SUMMARY OF THE INVENTION
In accordance with one specific illustrative embodiment of the present
invention, a refrigeration unit is adapted for use with a countertop in a
countertop food preparation assembly.
According to one aspect of the invention there is provided a refrigerated
food pan assembly which comprises an elongated inner channel with inner
walls and a base. There is an elongated outer channel extending around
said inner channel. Refrigeration coils are in thermal conduction with the
inner channel for cooling the space within the inner channel. The coils
are located around the inner walls and the base of the inner channel.
A plurality of food pans are mounted into the inner channel, and spaced
apart from one another and from the inner walls of said inner channel.
In a broader aspect of the present invention, a cold air plenum is provided
to blow cold air into a channel which holds food pans. The plenum includes
vent openings to direct cold air near the top part of the food pans. By
directing the cold air near the top of the food pans, the top layer of
food is kept colder.
In another broad aspect of the present invention, an upper cooling coil
provides a stationary blanket of cold air just above the top of the food
pan to supply additional cooling to the top layer of food. Additionally, a
warming arrangement may be mounted near the top and outer rim or lip of
the outer channel. The warming arrangement prevents the outside rim or lip
of the assembly from accumulating frost. Thus, the upper cooling coil
properly maintains the coolness of the top layer of food without drying it
while the warming arrangement serves to prevent frost from accumulating on
the outside rim or lip.
Other objects, features and advantages of the invention will become readily
apparent upon reference to the following detailed description when
considered in conjunction with the accompanying drawings, in which like
reference numerals designate like parts throughout the figures thereof.

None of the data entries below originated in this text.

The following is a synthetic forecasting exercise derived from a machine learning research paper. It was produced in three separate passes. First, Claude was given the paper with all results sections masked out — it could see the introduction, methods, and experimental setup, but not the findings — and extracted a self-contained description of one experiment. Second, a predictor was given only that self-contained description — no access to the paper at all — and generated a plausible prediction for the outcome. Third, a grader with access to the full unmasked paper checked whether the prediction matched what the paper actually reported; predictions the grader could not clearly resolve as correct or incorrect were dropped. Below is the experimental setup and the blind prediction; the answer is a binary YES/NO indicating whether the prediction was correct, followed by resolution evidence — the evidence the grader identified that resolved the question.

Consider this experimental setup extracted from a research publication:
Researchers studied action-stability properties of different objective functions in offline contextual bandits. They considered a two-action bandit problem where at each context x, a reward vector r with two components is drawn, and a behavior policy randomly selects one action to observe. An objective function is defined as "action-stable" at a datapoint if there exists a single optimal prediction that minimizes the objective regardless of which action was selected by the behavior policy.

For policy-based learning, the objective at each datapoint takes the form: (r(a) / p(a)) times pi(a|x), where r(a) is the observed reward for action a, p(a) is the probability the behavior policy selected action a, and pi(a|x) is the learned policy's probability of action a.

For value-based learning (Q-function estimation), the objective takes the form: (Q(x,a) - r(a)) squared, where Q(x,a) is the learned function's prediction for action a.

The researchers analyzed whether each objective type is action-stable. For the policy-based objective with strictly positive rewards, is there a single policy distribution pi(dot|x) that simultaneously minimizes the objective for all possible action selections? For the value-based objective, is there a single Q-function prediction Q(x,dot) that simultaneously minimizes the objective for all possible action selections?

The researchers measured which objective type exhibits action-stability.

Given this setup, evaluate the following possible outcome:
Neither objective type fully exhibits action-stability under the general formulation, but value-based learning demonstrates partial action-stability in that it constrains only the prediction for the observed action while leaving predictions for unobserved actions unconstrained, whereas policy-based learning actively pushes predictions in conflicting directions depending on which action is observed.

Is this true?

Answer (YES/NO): NO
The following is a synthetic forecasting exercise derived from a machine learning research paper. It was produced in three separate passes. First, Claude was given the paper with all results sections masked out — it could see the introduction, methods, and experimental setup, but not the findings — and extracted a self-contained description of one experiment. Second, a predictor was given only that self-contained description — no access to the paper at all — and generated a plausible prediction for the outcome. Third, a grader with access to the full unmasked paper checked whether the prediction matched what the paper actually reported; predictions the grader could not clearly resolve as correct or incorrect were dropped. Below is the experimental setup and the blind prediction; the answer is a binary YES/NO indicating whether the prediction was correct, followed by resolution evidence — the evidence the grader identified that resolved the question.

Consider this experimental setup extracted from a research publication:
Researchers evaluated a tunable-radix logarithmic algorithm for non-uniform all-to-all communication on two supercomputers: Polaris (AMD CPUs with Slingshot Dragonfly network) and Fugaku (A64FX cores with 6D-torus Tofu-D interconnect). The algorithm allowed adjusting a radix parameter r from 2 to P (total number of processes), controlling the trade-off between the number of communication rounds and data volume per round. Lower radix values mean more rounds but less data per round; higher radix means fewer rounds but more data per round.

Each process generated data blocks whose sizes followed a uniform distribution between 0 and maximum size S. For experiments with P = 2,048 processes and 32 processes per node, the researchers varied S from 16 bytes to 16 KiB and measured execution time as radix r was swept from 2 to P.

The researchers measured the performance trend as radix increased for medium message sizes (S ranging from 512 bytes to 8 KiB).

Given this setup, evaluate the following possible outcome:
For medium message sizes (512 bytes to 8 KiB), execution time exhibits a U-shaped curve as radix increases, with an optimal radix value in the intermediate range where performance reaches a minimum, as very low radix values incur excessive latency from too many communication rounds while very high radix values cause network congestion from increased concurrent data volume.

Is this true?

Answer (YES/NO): YES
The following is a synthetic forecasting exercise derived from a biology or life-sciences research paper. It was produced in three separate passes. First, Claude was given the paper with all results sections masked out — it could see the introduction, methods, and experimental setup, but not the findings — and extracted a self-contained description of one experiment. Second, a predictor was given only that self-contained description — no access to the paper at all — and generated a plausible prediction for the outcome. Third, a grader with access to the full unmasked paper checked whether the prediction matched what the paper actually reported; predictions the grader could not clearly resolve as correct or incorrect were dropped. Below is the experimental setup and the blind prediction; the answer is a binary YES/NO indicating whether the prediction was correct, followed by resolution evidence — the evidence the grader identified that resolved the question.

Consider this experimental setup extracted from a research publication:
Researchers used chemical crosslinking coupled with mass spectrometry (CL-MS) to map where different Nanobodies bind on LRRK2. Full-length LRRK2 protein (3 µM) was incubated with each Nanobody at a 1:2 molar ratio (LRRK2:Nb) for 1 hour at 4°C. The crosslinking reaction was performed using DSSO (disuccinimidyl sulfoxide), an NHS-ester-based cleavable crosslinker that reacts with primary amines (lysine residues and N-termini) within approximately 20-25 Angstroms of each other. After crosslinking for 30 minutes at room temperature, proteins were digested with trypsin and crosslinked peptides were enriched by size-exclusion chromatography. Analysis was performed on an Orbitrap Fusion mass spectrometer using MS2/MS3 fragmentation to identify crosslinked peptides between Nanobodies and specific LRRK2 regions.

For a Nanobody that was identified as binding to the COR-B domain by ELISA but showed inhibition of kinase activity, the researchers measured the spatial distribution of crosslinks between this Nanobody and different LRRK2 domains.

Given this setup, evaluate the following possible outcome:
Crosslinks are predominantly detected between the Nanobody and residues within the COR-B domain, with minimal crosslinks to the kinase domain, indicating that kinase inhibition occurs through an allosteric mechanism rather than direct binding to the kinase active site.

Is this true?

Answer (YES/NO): NO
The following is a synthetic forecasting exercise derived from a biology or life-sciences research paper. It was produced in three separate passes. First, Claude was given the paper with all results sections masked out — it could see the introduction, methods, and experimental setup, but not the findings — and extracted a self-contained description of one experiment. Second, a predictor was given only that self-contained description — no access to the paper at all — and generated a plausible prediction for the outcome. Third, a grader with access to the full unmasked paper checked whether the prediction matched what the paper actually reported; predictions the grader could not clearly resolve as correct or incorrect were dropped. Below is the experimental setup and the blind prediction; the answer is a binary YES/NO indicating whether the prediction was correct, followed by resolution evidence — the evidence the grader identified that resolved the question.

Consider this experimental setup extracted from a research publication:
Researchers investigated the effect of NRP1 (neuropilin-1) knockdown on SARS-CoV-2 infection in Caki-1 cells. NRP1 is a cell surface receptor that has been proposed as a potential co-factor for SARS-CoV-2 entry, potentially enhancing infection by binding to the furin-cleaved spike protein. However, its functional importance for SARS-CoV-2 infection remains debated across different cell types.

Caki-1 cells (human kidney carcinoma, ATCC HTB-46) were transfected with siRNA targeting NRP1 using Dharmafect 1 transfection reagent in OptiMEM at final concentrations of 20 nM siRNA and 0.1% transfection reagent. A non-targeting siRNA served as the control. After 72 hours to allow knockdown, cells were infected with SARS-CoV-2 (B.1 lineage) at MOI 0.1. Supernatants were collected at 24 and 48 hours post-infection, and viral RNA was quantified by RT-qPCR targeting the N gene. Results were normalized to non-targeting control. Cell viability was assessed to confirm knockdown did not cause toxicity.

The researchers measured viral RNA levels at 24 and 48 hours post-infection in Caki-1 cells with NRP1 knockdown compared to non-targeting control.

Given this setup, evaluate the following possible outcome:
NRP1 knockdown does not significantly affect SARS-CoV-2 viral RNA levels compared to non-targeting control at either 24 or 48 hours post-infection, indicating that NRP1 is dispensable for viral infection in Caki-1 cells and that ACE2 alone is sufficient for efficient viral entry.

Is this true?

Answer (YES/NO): NO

BRIEF DESCRIPTION OF THE DRAWINGS
FIG. 1 is a perspective view of a refrigerated food pan assembly
illustrating the present invention recessed within a cabinet which
provides storage area below the assembly;
FIG. 2 is a cross-sectional side view of an exemplary preferred embodiment
of the refrigerated food pan assembly of the present invention;
FIG. 3 is a schematic diagram of a refrigeration system for the food pan
assembly, including a compressor, a condenser, and associated valves as
required for a compression refrigeration system;
FIG. 4 is a perspective view of the refrigerated food pan assembly showing
the outlet vents of the plenum along the inner channel of the assembly to
blow cold air between the food pans;
FIG. 5 is a schematic cross-sectional front view of the food pans with
mounting lips and includes the outlet vents shown in FIG. 4;
FIG. 6 is a top view of the assembly, showing food pans mounted within the
inner channel, and the outer channel extending around the inner channel
with a peripheral lip to mount on a counter; and
FIG. 7 is a side view of the refrigeration unit of FIG. 6 showing the
peripheral lip of the outer channel.
DETAILED DESCRIPTION OF THE PREFERRED EMBODIMENTS
FIG. 1 illustrates a specific embodiment of a refrigerated food pan
assembly 10 which includes a counter 12 for serving food from multiple
food pans 14 mountable along an elongated metallic channel 16. The
assembly includes an outer channel 16 with a peripheral rim or lip 18
adaptable to allow the assembly 10 to be mounted in a recess within the
counter 12. Alternatively, the assembly 10 may be mounted on top of a
counter or table.
FIG. 2 shows several key aspects of the present invention through a cross
sectional view of a refrigerated food pan assembly 10. A food pan 14 is
mounted within an inner channel 20 with space provided between the inner
channel 20 and the food pan 14. The inner channel 20 is spaced from an
outer channel 16, and foamed-in-place insulation 21 fills the intervening
space. The food pan 14 includes a mounting lip 22 which allows the food
pan 14 to rest within the inner channel 20 with the lip 22 engaging a
shoulder 24 on the inner channel 20. A manifold or plenum 26 is shown
including an air vent 28 which blows cold air between the food pans 14
directed at the top portion of the food pan 14. Several refrigeration
coils 32 are mounted in thermally conducting engagement with the inner
metallic channel 20 to keep the zone within the channel 20, including the
food pans 14, cool.
Additionally, FIG. 2 shows an upper refrigeration coil 32' mounted at an
elevation slightly above the upper surface of the food pan 14 between the
rim or lip 18 of the outer channel 16 and the shoulder 24 of the inner
channel 20. The upper refrigeration coil 32' provides a blanket of cold
air above the upper surface of the food pan 14 to provide extra cooling to
the top layer of food in the food pan 14 without drying out the food.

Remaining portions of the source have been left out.